O “nosso negócio” um dia significou TI e só. Acho que hoje vale para quase toda a feira. À agenda:
FAN Essencial: Conversas e Requisitos (12 horas. 6 encontros, 2 por semana)
Turma da Noite: 4 a 20/Agosto (Segundas e quartas, das 19:00 às 21:00)
Turma da Madrugada: 5 a 21/Agosto (Terças e quintas, das 7:30 às 9:30)
Sem Agenda
Já escrevi que anda bem mais difícil do que imaginei a formação de turmas para o Curso de Pensamento Sistêmico. Ainda tento descobrir as causas. Você pode me ajudar de duas maneiras (que também não são mutuamente exclusivas):
Esta dobradinha gerada via NotebookLM11 dá uma ideia de como o Pensamento Sistêmico pode nos ajudar a tomar pé de uma situação:
Cotações
Na ciência, quando o comportamento humano entra na equação, as coisas se tornam não lineares. É por isso que a física é fácil e a sociologia é difícil.
Imagine o quanto a física seria mais difícil se os elétrons tivessem sentimentos.
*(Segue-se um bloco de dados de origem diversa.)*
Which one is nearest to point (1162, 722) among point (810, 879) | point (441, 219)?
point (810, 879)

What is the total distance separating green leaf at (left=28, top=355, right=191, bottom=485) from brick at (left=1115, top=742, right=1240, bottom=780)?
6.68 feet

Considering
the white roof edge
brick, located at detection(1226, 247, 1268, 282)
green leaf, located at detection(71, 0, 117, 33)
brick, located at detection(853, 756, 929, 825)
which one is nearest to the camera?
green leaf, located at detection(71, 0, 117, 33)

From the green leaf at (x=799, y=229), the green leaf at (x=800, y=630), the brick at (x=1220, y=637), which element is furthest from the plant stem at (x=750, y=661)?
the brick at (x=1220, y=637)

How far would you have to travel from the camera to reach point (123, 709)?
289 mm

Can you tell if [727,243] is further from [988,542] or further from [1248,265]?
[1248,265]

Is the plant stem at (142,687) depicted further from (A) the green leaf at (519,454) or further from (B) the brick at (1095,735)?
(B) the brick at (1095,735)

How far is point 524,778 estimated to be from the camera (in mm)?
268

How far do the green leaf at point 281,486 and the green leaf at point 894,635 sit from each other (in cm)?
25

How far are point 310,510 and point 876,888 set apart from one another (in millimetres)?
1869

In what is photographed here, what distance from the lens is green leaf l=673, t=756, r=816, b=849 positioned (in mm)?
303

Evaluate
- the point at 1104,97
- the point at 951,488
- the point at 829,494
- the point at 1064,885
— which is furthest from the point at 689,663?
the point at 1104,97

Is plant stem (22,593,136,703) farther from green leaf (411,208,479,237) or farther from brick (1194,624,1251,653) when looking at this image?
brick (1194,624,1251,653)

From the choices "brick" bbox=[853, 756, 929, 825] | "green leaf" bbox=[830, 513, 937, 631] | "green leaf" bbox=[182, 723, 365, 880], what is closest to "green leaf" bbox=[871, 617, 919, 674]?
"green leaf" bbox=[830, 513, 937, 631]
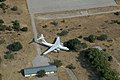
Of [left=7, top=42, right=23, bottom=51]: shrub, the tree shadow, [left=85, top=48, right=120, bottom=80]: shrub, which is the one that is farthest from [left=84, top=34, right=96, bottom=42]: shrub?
[left=7, top=42, right=23, bottom=51]: shrub

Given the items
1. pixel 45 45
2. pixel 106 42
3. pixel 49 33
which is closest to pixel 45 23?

https://cynefin.io/wiki/Schools_of_sense-making (recuperado em 06/07/2025).
https://en.wikipedia.org/wiki/Sensemaking (recuperado em 06/07/2025).
https://en.wikipedia.org/wiki/Cynefin_framework (recuperado em 06/07/2025).
Human Robot Agent (Jojo Ventures, 2025).
Em Making Sense of Chaos (Penguin, 2024).
The Grammar of Systems: From Order to Chaos and Back (SCiO, 2022).
Em um evento ao vivo, tratando de complexidade e Pensamento Sistêmico, Jurgen disse não se lembrar de ter escrito que o Pensamento Sistêmico é “um pouco mais do que o pensamento determinista do século 19 num modelito do século 20.” (Management 3.0, p. 49).
No mesmo livro ele sugere um modelo Estrutura x Comportamento. No novo trabalho não há sombra nem citação da ideia.
Em um livro pensado para vender o maravilhoso mundo superpopulado por IAs, o autor dedica generosas páginas para conversar sobre agilidade, complexidade e outras coisas que seguem (inconvenientemente) na moda. Eu vivo reclamando dos pobres livros que enchem linguiça em torno de uma única ideia (geralmente fraca). Provavelmente influenciado por Ashby — só a variedade absorve variedade — Appelo vai no sentido oposto: o que não falta em seu novo livro são ideias. E listas de imperativos, fundamentos, princípios, valores etc.
Human Robot Agent é um livro cansativo. Cansa pelos excessos e pela quantidade de “you-should’s”. E cansa com um bate papo meio infantilizado com IAs que abre e fecha todos os 25 capítulos. Mas, veja só, em 07/07/25 o título tem nota 4,5 no Goodreads. Ou seja, eu não sei de nada.
Por favor, o Beto Guedes não tem nada a ver com isso. A Feira dele é moderna.
ps: Não, querida/o, eu não entendo nada do que ele fala na música. Eu não sei de nada. Eu nem li o jornal. E a distância já morreu. A paz na terra. Amém!
A Quinta Disciplina (Best Seller, 2019-1990), e em praticamente todos os trabalhos derivados deste.
A narração se baseou exclusivamente neste blog, na apostila do curso e na série de vídeos onde apresento a minha proposta. Ou seja, se houve mancada, ela é minha.